• [Exercise objective]: From the listing below, extract each entry exactly as written, minus the images.

-- START OF Supplied records --

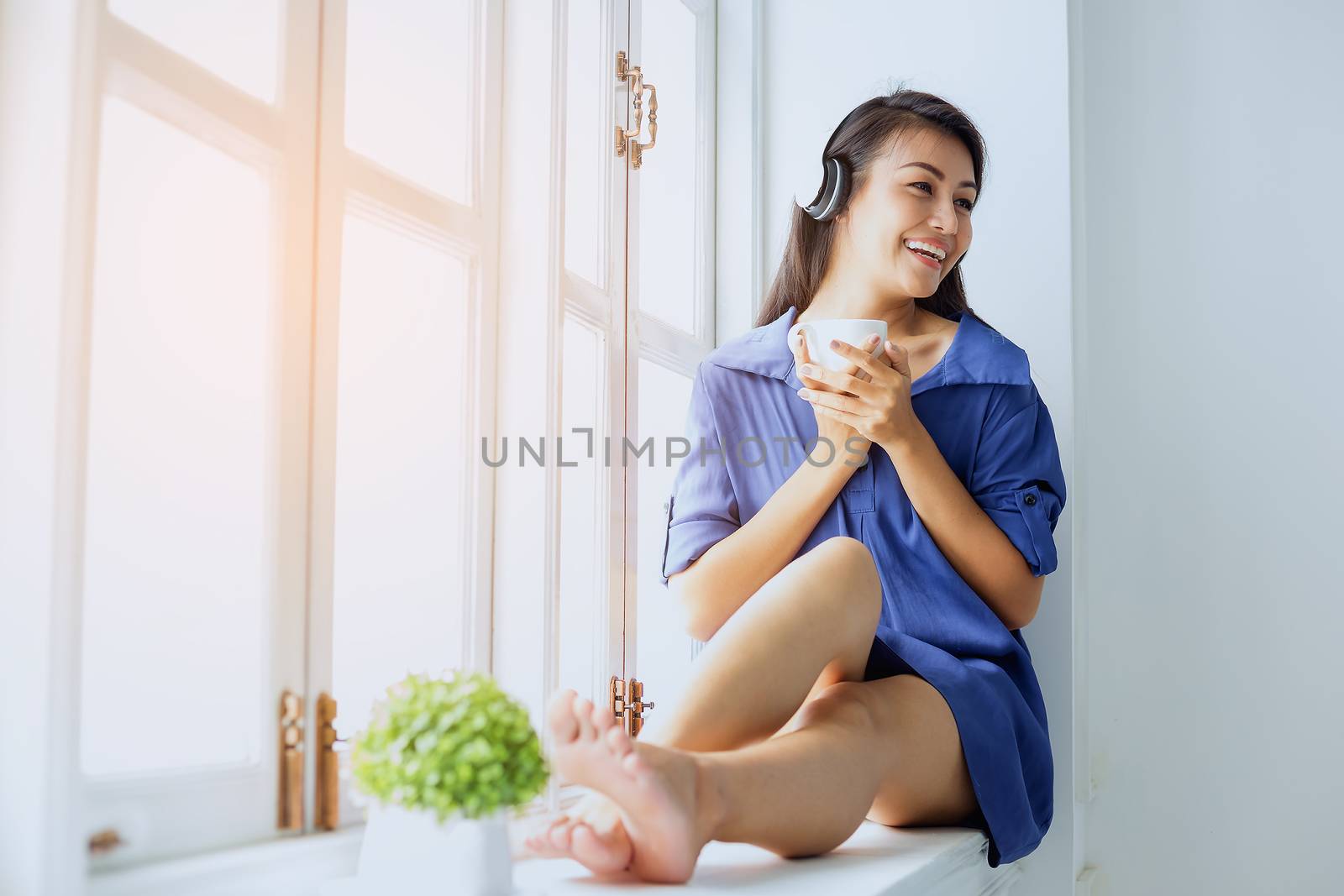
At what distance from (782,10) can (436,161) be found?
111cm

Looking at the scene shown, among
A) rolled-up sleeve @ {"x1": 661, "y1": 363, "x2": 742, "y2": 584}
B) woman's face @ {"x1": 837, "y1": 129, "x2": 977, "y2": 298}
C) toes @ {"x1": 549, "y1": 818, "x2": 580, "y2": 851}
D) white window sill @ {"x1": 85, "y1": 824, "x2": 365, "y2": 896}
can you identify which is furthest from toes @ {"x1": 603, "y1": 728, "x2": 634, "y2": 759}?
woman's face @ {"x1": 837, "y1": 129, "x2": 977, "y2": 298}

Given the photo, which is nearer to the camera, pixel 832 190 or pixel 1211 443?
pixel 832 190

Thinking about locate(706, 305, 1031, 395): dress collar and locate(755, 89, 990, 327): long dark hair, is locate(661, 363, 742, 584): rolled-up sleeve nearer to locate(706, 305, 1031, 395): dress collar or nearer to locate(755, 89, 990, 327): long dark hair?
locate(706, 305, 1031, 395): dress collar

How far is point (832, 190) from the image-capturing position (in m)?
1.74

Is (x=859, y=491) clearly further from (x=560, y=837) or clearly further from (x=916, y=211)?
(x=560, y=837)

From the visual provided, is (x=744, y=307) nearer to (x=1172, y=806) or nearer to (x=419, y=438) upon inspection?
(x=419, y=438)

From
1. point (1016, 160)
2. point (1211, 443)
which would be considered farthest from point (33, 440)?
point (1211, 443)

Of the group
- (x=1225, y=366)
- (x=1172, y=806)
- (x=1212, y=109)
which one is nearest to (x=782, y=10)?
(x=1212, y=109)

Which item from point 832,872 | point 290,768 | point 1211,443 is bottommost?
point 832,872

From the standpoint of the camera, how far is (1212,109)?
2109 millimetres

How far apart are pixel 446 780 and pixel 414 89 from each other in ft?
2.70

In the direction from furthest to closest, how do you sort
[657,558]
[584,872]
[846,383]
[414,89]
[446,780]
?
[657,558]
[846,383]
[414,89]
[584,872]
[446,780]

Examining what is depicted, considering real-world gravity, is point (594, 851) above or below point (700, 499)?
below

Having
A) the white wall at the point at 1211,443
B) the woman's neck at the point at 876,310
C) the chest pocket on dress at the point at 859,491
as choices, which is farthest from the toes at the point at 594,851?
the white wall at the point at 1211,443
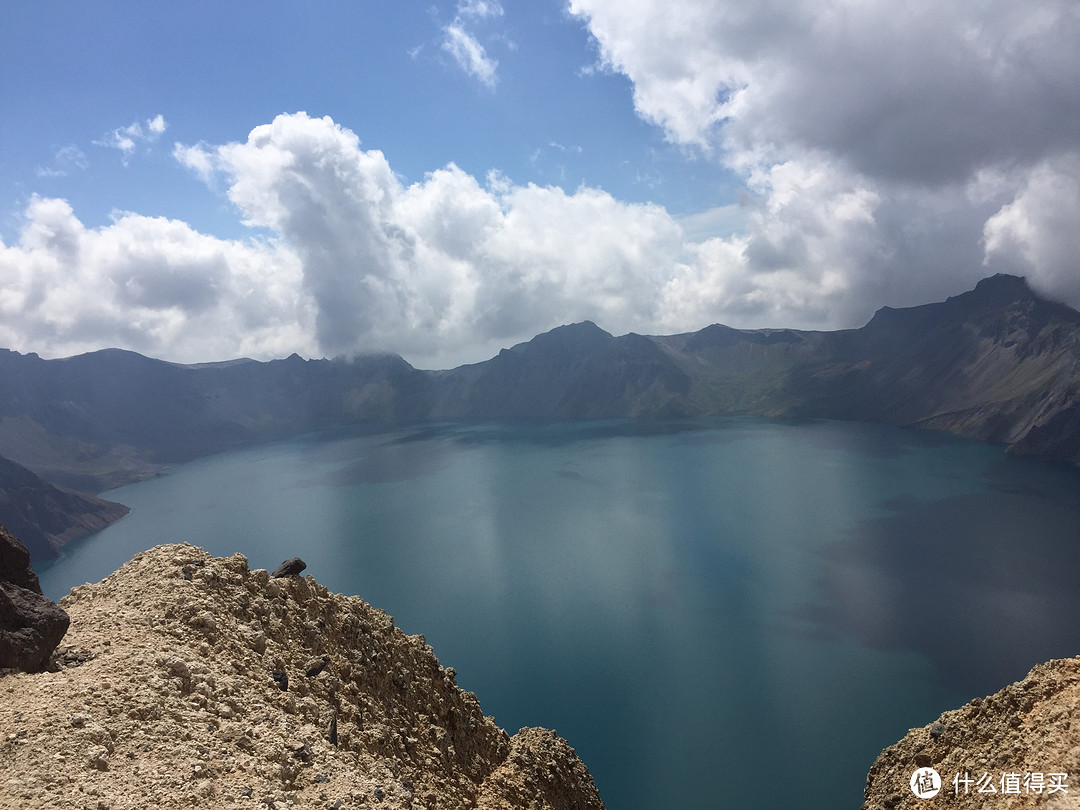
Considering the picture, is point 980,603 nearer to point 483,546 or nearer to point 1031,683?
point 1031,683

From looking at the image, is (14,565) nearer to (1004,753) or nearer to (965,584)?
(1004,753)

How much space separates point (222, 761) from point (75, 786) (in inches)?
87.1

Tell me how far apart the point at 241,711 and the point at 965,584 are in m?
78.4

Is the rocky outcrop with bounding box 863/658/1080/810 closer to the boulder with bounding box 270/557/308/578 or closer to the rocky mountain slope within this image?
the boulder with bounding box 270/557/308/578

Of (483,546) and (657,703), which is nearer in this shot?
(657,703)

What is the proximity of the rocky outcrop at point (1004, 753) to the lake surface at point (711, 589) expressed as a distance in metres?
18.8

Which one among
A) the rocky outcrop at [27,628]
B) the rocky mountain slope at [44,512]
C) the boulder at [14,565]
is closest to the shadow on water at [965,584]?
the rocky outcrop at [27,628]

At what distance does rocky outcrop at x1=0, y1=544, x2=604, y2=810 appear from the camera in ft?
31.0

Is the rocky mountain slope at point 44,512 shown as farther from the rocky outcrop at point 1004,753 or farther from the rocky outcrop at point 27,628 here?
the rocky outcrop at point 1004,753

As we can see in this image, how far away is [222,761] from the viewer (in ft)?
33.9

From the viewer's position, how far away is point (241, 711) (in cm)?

-- END OF Supplied records --

• [Response]:
At what distance from (782,10) can (436,161) be found?
111cm

Looking at the scene shown, among
A) rolled-up sleeve @ {"x1": 661, "y1": 363, "x2": 742, "y2": 584}
B) woman's face @ {"x1": 837, "y1": 129, "x2": 977, "y2": 298}
C) toes @ {"x1": 549, "y1": 818, "x2": 580, "y2": 851}
D) white window sill @ {"x1": 85, "y1": 824, "x2": 365, "y2": 896}
can you identify which is furthest from toes @ {"x1": 603, "y1": 728, "x2": 634, "y2": 759}?
woman's face @ {"x1": 837, "y1": 129, "x2": 977, "y2": 298}

Given the photo, which is nearer to the camera, pixel 832 190 or pixel 1211 443?
pixel 832 190

Thinking about locate(706, 305, 1031, 395): dress collar and locate(755, 89, 990, 327): long dark hair, is locate(661, 363, 742, 584): rolled-up sleeve nearer to locate(706, 305, 1031, 395): dress collar or nearer to locate(755, 89, 990, 327): long dark hair?
locate(706, 305, 1031, 395): dress collar

How far is point (832, 190) from the image-capturing position (in m)?
1.74

Is (x=859, y=491) clearly further from (x=560, y=837) or clearly further from (x=916, y=211)?
(x=560, y=837)

From the visual provided, is (x=744, y=307) nearer to (x=1172, y=806) or nearer to (x=419, y=438) upon inspection?
(x=419, y=438)

From
1. point (1016, 160)
2. point (1211, 443)
which would be considered farthest from point (33, 440)?
point (1211, 443)

Of the group
- (x=1225, y=366)
- (x=1172, y=806)
- (x=1212, y=109)
which one is nearest to (x=782, y=10)?
(x=1212, y=109)

Which item from point 832,872 | point 290,768 | point 1211,443 is bottommost?
point 832,872

From the standpoint of the camera, how far is (1212,109)?
2109 millimetres

How far apart are pixel 446 780 and pixel 414 89 from each other in ft?
2.70

In the direction from furthest to closest, how do you sort
[657,558]
[584,872]
[846,383]
[414,89]
[446,780]
?
[657,558]
[846,383]
[414,89]
[584,872]
[446,780]

Examining what is depicted, considering real-world gravity, is point (594, 851) above or below point (700, 499)?
below

Having
A) the white wall at the point at 1211,443
B) the woman's neck at the point at 876,310
C) the chest pocket on dress at the point at 859,491
as choices, which is farthest from the toes at the point at 594,851?
the white wall at the point at 1211,443
Considering the picture, is point 980,603 nearer to point 483,546 or nearer to point 1031,683?
point 1031,683

From looking at the image, is (14,565) nearer to (1004,753) or nearer to (965,584)?
(1004,753)

How much space separates point (222, 761) from point (75, 786) (in inches)?
87.1

Tell me how far apart the point at 241,711 and the point at 965,584 are in m?
78.4

Is the rocky outcrop with bounding box 863/658/1080/810 closer to the boulder with bounding box 270/557/308/578 or closer to the rocky mountain slope within this image?
the boulder with bounding box 270/557/308/578

Of (483,546) and (657,703), which is nearer in this shot?
(657,703)

What is the proximity of the rocky outcrop at point (1004, 753) to the lake surface at point (711, 589) expressed as a distance in metres?
18.8

Which one among
A) the rocky outcrop at [27,628]
B) the rocky mountain slope at [44,512]
C) the boulder at [14,565]
is closest to the shadow on water at [965,584]?
the rocky outcrop at [27,628]

At what distance does rocky outcrop at x1=0, y1=544, x2=604, y2=810 appear from the camera in ft?
31.0

Is the rocky mountain slope at point 44,512 shown as farther from the rocky outcrop at point 1004,753 or farther from the rocky outcrop at point 27,628 here?
the rocky outcrop at point 1004,753

As we can see in this image, how far away is [222,761] from the viewer (in ft)?
33.9

From the viewer's position, how far away is point (241, 711) (in cm)?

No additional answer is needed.